Design, setting, and participants: A consecutive series of 122 node positive patients with negative preoperative staging examinations, no neoadjuvant hormonal or radiotherapy, and who underwent extended PLND (>/=10 lymph nodes in the surgical specimen) followed by RRP were analyzed. None of the patients received immediate androgen deprivation therapy (ADT).
Intervention: All patients underwent extended PLND followed by RRP.
Measurements: Biochemical recurrence-free survival, cancer-specific, and overall survival were assessed using the Kaplan-Meier technique.

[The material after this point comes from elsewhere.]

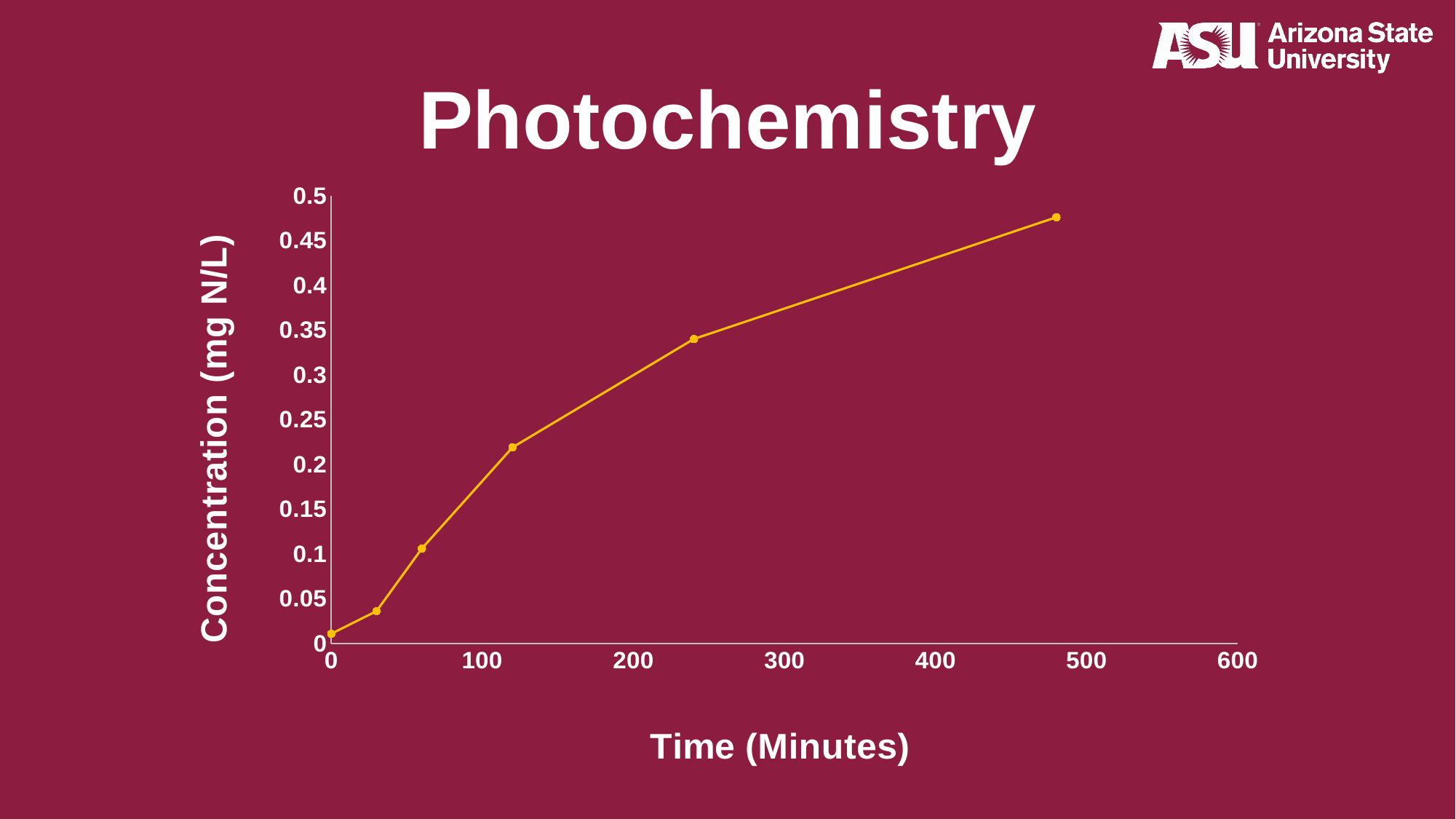
What is the label of the y axis? Concentration (mg N/L) How many data points are plotted on the line? 6 Is the concentration at the data point between 200 and 300 minutes greater or less than 0.3? greater What is the maximum value shown on the x axis? 600 What kind of chart is shown on the slide? line chart Does the concentration rise or fall as time increases along the x axis? rise Is the concentration at the last (rightmost) data point greater or less than 0.45? greater What is the title of the slide containing the chart? Photochemistry Is the concentration at the first data point (time 0) greater or less than 0.05? less Which data point has the highest concentration, the first or the last? the last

Results and limitations: Median prostate-specific antigen (PSA) was 16ng/ml. At pathological examination 76% of the 122 patients had pT3-pT4 tumours, 50% seminal vesicle infiltration. A median of 22 nodes were removed per patient. Median cancer-specific survival at 5 and 10 yr was 84.5% and 60.1%, respectively. In patients with </=2 or >/=3 positive nodes removed, median cancer-specific survival at 10 yr was 78.6% and 33.4%, respectively (p<0.001). After a median period of 33 mo, 61 of the 122 patients (50%) received ADT, particularly those (69%) with >/=3 positive nodes removed. This retrospective study includes a significant percentage of patients with high tumour burden, and therefore may not reflect current patient series.
Conclusions: Patients with </=2 positive nodes detected after extended PLND followed by RRP had good long-term results and should not be denied treatment with curative intent. In contrast, prognosis was poor in patients with >/=3 positive nodes, despite extended PLND and despite ADT in 69% of patients.